### EXERCISE DIRECTIONS
Copy these rows word for word, leaving out the pictures.

(Rows from a spatial reasoning dataset)
↓↓↓
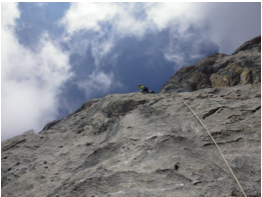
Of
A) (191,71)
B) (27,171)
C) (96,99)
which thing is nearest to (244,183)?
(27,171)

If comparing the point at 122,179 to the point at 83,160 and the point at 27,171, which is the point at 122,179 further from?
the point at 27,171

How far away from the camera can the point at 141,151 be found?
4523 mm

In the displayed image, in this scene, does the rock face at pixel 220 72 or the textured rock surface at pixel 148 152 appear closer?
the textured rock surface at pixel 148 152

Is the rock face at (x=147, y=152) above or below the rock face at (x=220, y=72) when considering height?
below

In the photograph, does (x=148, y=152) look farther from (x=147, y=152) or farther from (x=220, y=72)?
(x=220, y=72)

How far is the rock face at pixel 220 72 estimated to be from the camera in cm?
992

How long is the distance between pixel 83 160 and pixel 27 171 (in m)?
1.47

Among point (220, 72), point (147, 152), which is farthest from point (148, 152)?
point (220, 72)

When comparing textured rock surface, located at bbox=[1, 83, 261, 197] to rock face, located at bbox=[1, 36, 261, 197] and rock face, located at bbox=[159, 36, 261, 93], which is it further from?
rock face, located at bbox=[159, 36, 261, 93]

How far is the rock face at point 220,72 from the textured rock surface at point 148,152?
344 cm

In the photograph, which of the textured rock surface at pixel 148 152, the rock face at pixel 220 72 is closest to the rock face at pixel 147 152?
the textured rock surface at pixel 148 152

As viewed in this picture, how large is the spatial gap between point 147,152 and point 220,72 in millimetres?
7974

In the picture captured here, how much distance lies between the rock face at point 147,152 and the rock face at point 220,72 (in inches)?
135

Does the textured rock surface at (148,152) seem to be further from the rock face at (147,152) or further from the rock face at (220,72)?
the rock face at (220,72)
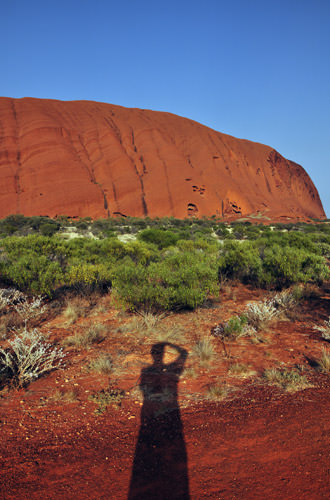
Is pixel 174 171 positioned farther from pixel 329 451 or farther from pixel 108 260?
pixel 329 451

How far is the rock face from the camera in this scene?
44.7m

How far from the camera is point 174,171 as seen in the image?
↑↑↑
### CORRECT RESULT
Of
A) (191,71)
B) (27,171)
C) (96,99)
which thing is nearest to (244,183)?
(27,171)

If comparing the point at 122,179 to the point at 83,160 and the point at 27,171, which is the point at 122,179 further from?
the point at 27,171

How far away from the camera can the point at 141,151 be found?
4523 mm

In the displayed image, in this scene, does the rock face at pixel 220 72 or the textured rock surface at pixel 148 152 appear closer?
the textured rock surface at pixel 148 152

Is the rock face at (x=147, y=152) above or below the rock face at (x=220, y=72) when considering height?
below

In the photograph, does (x=148, y=152) look farther from (x=147, y=152) or farther from (x=220, y=72)?
(x=220, y=72)

How far is the rock face at pixel 220 72 estimated to be from the camera in cm?
992

How long is the distance between pixel 83 160 and pixel 27 171 (in m)?
1.47

Among point (220, 72), point (147, 152), which is farthest from point (148, 152)?
point (220, 72)

When comparing textured rock surface, located at bbox=[1, 83, 261, 197] to rock face, located at bbox=[1, 36, 261, 197] and rock face, located at bbox=[159, 36, 261, 93], which is it further from?
rock face, located at bbox=[159, 36, 261, 93]

How far is the rock face at point 220,72 from the textured rock surface at point 148,152?
344 cm

In the photograph, which of the textured rock surface at pixel 148 152, the rock face at pixel 220 72 is closest to the rock face at pixel 147 152?
the textured rock surface at pixel 148 152

As viewed in this picture, how large is the spatial gap between point 147,152 and point 220,72 in millimetres?
7974

In the picture captured here, how much distance lies between the rock face at point 147,152 and the rock face at point 220,72 (in inches)?
135

Does the textured rock surface at (148,152) seem to be further from the rock face at (147,152) or further from the rock face at (220,72)?
the rock face at (220,72)
Is pixel 174 171 positioned farther from pixel 329 451 or farther from pixel 108 260?
pixel 329 451

How far is the rock face from the camera in this scene?
44.7m

How far from the camera is point 174,171 as seen in the image?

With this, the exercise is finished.